First let me say, I understand fixing me is the highest priority right now. Day 18 and feeling strong about what I've accomplished so far. I feel I've found a solid home group, identified a sponsor (not asked yet), and started working steps on my own. Most importantly, I'm ready, willing and open to follow this program, and do the hard work. No desire to drink, it finally scared the s@#t out of me, and cost me more than I was willing to lose (the best woman I've ever known).
19 days ago I completely lost control, got blackout drunk and acted like a total moron. No need for gory details, but my behavior was beyond ridiculous, and my GF decided she can't continue a relationship with me. She tells me her feelings have not changed, she misses me, loves me, and is very angry with me. I humbly apologized and told her I would quit drinking. She said show me, don't tell me, and is interested in seeing my progress.

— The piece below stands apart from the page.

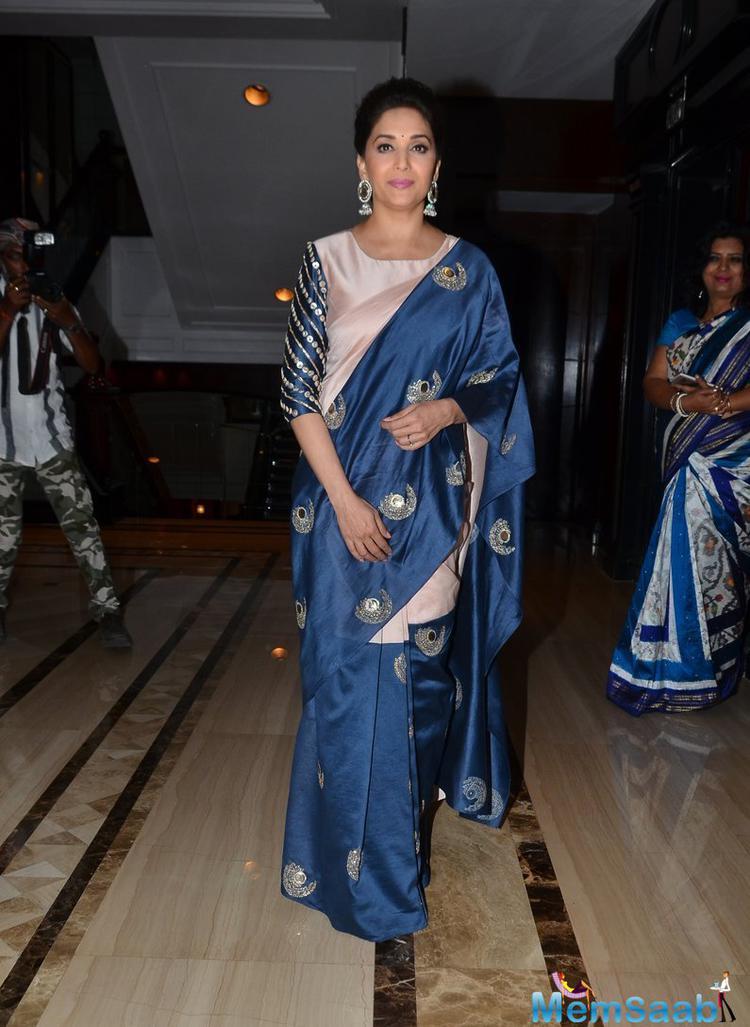 Bollywood Dhak Dhak Girl Madhuri Dixit Looking Gorgeous In A Payal Singhal Saree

I send an update every night, with whatever I did that day to move forward (meeting, step work, talk to sober friends for advice, personal development, etc). She has not talked to me except an email 11 days ago, and a (non personal) text 5 days ago. And we are still connected via FB.
She is obviously done with me unless I show her a reasonable term of success, but I'm only hoping that due to her interest in my progress. She has told me I need to do this for me (I am), but her cold shoulder is so tough to deal with. Not that I expect more, I'm the one who screwed up and let her and her wonderful girls down. I don't have the words to express how angry and disappointed in myself I am for doing that.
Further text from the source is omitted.